**PROVIDED MATERIAL**
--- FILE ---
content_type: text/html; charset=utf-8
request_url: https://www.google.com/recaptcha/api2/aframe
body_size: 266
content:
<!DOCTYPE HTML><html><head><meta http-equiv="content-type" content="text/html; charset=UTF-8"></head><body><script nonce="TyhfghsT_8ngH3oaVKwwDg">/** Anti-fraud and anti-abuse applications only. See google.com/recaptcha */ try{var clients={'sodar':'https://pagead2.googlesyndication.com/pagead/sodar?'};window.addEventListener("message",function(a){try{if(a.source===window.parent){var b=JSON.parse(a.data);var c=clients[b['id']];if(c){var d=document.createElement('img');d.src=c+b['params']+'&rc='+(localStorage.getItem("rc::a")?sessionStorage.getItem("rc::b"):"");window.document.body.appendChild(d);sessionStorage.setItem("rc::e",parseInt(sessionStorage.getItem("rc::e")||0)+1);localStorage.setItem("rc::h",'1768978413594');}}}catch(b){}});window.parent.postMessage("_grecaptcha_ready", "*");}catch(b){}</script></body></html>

**TASK ITEM**
Everything from the line containing "content_type: text/html; charset=utf-8" down to the last line of the entries is to be returned exactly, both ends included, and nothing beyond it.

**OUTPUT BELOW**
content_type: text/html; charset=utf-8
request_url: https://www.google.com/recaptcha/api2/aframe
body_size: 266
content:
<!DOCTYPE HTML><html><head><meta http-equiv="content-type" content="text/html; charset=UTF-8"></head><body><script nonce="TyhfghsT_8ngH3oaVKwwDg">/** Anti-fraud and anti-abuse applications only. See google.com/recaptcha */ try{var clients={'sodar':'https://pagead2.googlesyndication.com/pagead/sodar?'};window.addEventListener("message",function(a){try{if(a.source===window.parent){var b=JSON.parse(a.data);var c=clients[b['id']];if(c){var d=document.createElement('img');d.src=c+b['params']+'&rc='+(localStorage.getItem("rc::a")?sessionStorage.getItem("rc::b"):"");window.document.body.appendChild(d);sessionStorage.setItem("rc::e",parseInt(sessionStorage.getItem("rc::e")||0)+1);localStorage.setItem("rc::h",'1768978413594');}}}catch(b){}});window.parent.postMessage("_grecaptcha_ready", "*");}catch(b){}</script></body></html>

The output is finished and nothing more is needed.